Problem details: Continue the write-up on choosing a load-shedding switch, which compares a contactor with a solid-state relay, starting right after its last sentence.
------ Page
With that in mind, I started looking at options.  One of the first places I looked was of course, Redarc.  They do have a VSR product, the VS12 which has a small relay in it, rated for 10A, so fails on (1).  I asked on their forums though, and it was suggested that for this task, a contactor, the SBI12, be used to do the actual load shedding.

Now, deep inside the heart of the SBI12 is a big electromechanical contactor.  Many moons ago, working on an electric harvester platform out at Laidley for Mulgowie Farming Company, I recall we were using these to switch the 48V supply to the traction motors in the harvester platform.  The contactors there could switch 400A and the coils were driven from a 12V 7Ah battery, which in the initial phases, were connected using spade lugs.

One day I was a little slow getting the spade lug on, so I was making-breaking-making-breaking contact.  *WHACK*… the contactor told me in no uncertain terms it was not happy with my hesitation and hit me with a nice big back-EMF spike!  I had a tingling arm for about 10 minutes.  Who knows how high that spike was… but it probably is higher than the 20V absolute maximum rating of the MIC29712s used for power regulation.  In fact, there’s a real risk they’ll happily let such a rapidly rising spike straight through to the motherboards, frying about $12000 worth of computers in the process!

Hence why I’m keen to avoid a high back-EMF.  Supposedly the SBI12 “neutralises” this … not sure how, maybe there’s a flywheel diode or MOV in there (like this), or maybe instead of just removing power in a step function, they ramp the current down over a few seconds so that the back-EMF is reduced.  So this isn’t an issue for the SBI12, but may be for other electromechanical contactors.

The other concern is the power consumption needed to keep such a beast activated.  The other factor was how much power these things need to stay actuated.  There’s an initial spike as the magnetic field ramps up and starts drawing the armature of the contactor closed, then it can drop down once contact has been made.  The figures on the SBI12 are ~600mA initially, then ~160mA when holding… give or take a bit.

I don’t expect this to be turned on frequently… my nodes currently have up-times around 172 days.  So while 600mA (7~8W at 12V nominal) is high, that’ll only be for a second at most.  Much of the current will be holding current at, let’s call it 200mA to be safe, so about 2~3W.

That 2-3W is going to be the same, whether my nodes collectively draw 10mA, 10A or 100A.

It seemed like a lot, but then I thought, what about a SSR?  You can buy a 100A DC SSR like this for a lot less money than the big contactors.  Whack a nice big heat-sink on it, and you’re set.  Well, why the heat-sink?  These things have a voltage drop and on resistance.  In the case of the Jaycar one, it’s about 350mV and the on resistance is about 7mΩ.

Suppose we were running flat chat at our predicted 30A maximum…

  • MOSFET switch voltage drop: 30A × 350mV = 10.5W
  • Ron resistance voltage drop: (30A)² × 7mΩ = 6.3W
  • Total power dissipation: 10.5W + 6.3W = 16.8W OUCH!

16.8W is basically the power of an idle compute node.  The 3W of the SBI12 isn’t looking so bad now!  But can we do better?

The function of a solid-state relay, amongst other things, is to provide electrical isolation between the control and switching components.  The two are usually galvanically isolated.  This is a feature I really don’t need, so I could reduce costs by just using a bare MOSFET.
------------
------ Record excerpts
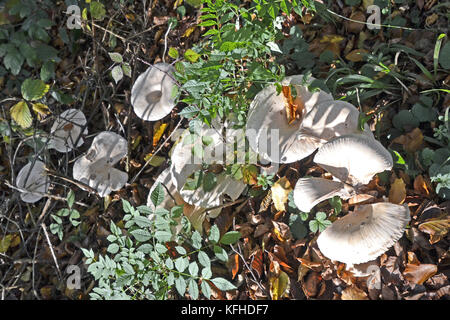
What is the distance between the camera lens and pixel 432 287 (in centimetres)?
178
------------
------ Record excerpts
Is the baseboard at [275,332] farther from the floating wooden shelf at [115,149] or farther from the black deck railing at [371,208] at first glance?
------------
Reply to the task:
The earlier issues I had with the body diode won’t be a problem here as there’s a definite “source” and “load”, there’ll be no current to flow out of the load back to the source to confuse some sensing circuit on the source side.  This same body diode might be an issue for dual-battery systems, as the auxiliary battery can effectively supply current to a starter motor via this body diode, but in my case, it’s strictly switching a load.

I also don’t have inductive loads on my system, so a P-channel MOSFET is an option.  One candidate for this is the Infineon AUIRFS3004-7P.  The Ron on these is supposedly in the realm of 900µΩ-1.25mΩ, and of course, being that it’s a bare MOSFET and not a SSR, there’s no voltage drop.  Thus my power dissipation at 30A is predicted to be a little over 1W.

There are others too with even smaller Ron values, but they are in teeny tiny 5mm square surface-mount packages.  The AUIRFS3004-7P looks dead-buggable, just bend up the gate pin so I can solder direct to it, and treat the others as single “pins”, then strap the sucker to a big heatsink (maybe an old PIII heatsink will do the trick).

I can either drive this MOSFET with something of my own creation, or with the aforementioned Redarc VS12.  The VS12 still does contain a (much smaller) electromechanical relay, but at 30mA (~400mW), it’s bugger all.

The question though was what else could be done?  @WIRING_SOLUTIONS suggested some units made by Victron Energy.  These do have a nice feature in that they also have over-voltage protection, and conveniently, it’s 16V, which is the maximum recommended for the MIC29712s I’m using.  They’re not badly priced, and are solid-state.

However, what’s the Ron, what’s the voltage drop?  Victron don’t know.  They tell me it’s “minimal”, but is that 100nV, 100mV, 1V?  At 30A, 100mV drop equates to 3W, on par with the SBI12.  A 500mV drop would equate to a whopping 15W!

I had a look at the suppliers for Victron Energy products, and via those, found a few other contenders such as this one by Baintech and the Projecta LVD30.  I haven’t asked about these, but again, like the Victron BatteryProtect, neither of these list a voltage drop or Ron.

There’s also this one from Jaycar, but given this is the same place that sold me the Powertech MP-3735, and sold me the original Powertech MP-3089, provided a replacement for that first one, then also replaced the replacement under RMA.  The Jaycar VSR also has practically no specs… yeah, I think I’ll pass!

Whitworths marine sell this, it might be worth looking at but the cut-out voltage is a little high, and they don’t actually give the holding current (330mA “engage” current sounds like it’s electromechanical), so no idea how much power this would dissipate either.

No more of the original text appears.